The ggplot2 function stat_ellipse allows us to easily add ellipses, of varying level which corresponds to the prediction interval. This function defaults to using the t-distribution so we will override this and specify the normal distribution as is consistent with the SIBER approach. Note that it is not possible to draw the small sample size corrected ellipses using this method: I need to create a new geom_ for SIBER and it is on my to-do list.

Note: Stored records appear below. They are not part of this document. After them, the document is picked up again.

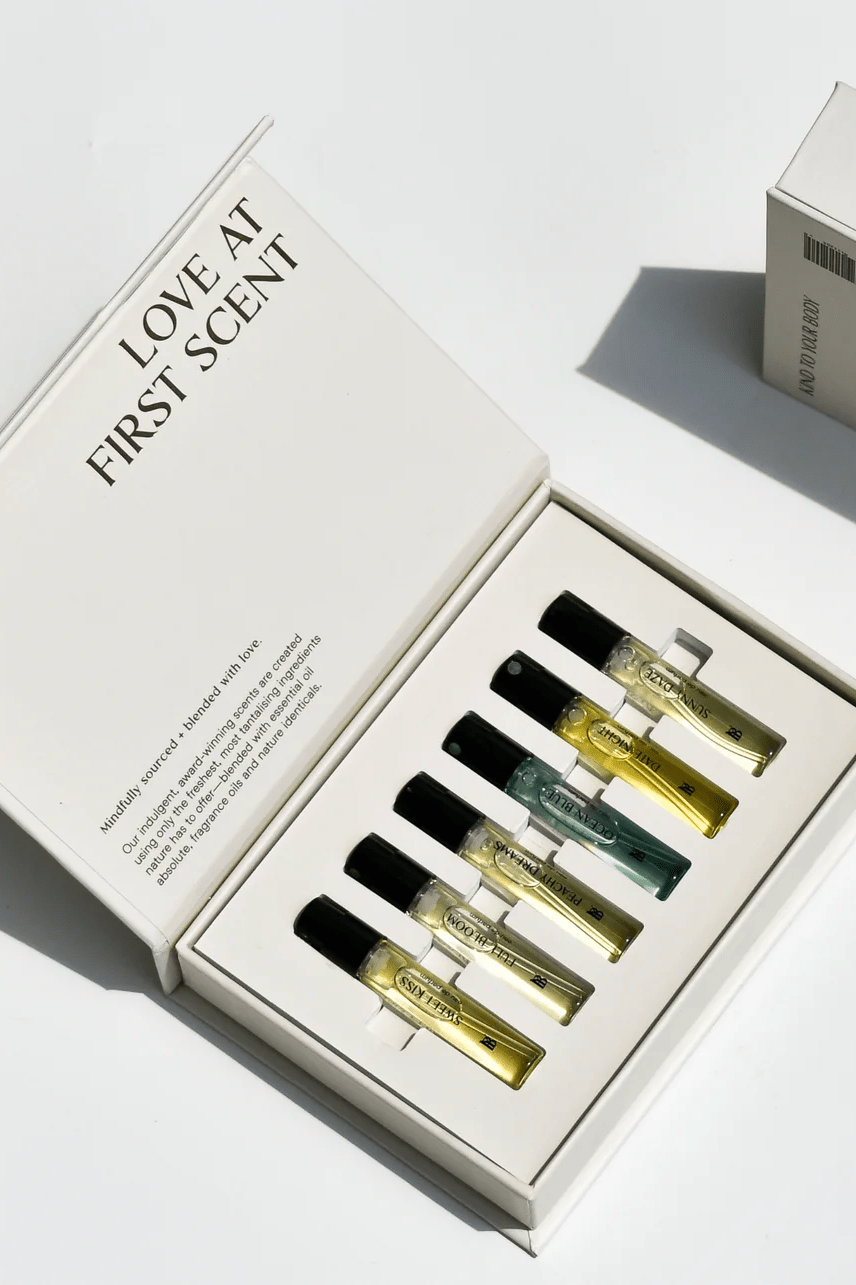 6 Piece Discovery Set - Fragrance - Your Bliss - Women's fashion at The Freedom State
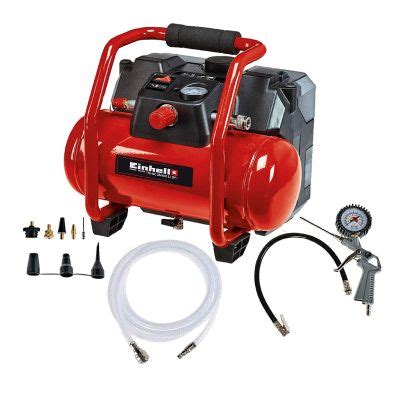 Einhell TE AC 36 6 8 Li 36V Oil Air Compressor Bare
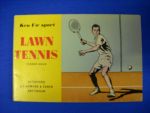 Knuyt, Mej. Gr. - Lawn Tennis, Ken uw sport, 4e dr.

# use our ellipse function to generate the ellipses for plotting

# decide how big an ellipse you want to draw
p.ell <- 0.95

# create our plot based on first.plot above adding the stat_ellipse() geometry.
# We specify thee ellipse to be plotted using the polygon geom, with fill and
# edge colour defined by our column "group", using the normal distribution and
# with a quite high level of transparency on the fill so we can see the points
# underneath. In order to get different ellipses plotted by both columns "group"
# and "community" we have to use the interaction() function to ensure both are
# considered in the aes(group = XYZ) specification. Note also the need to
# specify the scale_fill_viridis_d() function as the mapping of colors for
# points and lines is separate to filled objects and we want them to match.
ellipse.plot <- first.plot + 
  stat_ellipse(aes(group = interaction(group, community), 
                   fill = group, 
                   color = group), 
               alpha = 0.25, 
               level = p.ell,
               type = "norm",
               geom = "polygon") + 
  scale_fill_viridis_d()

print(ellipse.plot)

Trouble shooting

If the permil symbol permille is not showing correctly (and instead is printing as \(\text{permille}\) in your plot it is likely because your computer is not set up to use UTF-8 format character encoding. This is not a problem with your setup of R or Rstudio, but is deeper in your computer. It is fixed by changing the region or locale settings on your computer. You can access these in the system preferences area of your computer’s operating system. To check if your computer is set up to identify and interpret UTF-8 encoding, you can type sessionInfo() in the R console. You should see something like this: en_IE.UTF-8/en_IE.UTF-8/en_IE.UTF-8/C/en_IE.UTF-8/en_IE.UTF-8 under the heading “locale”. On my machine, this indicates that it is use english (en), for Ireland (IE) and the UTF-8 encoding format. If the UTF-8 format is missing from your sessionInfo() then you could try changing your operating system to a locale similar to your own region’s location and see if the UTF-8 format is supported there.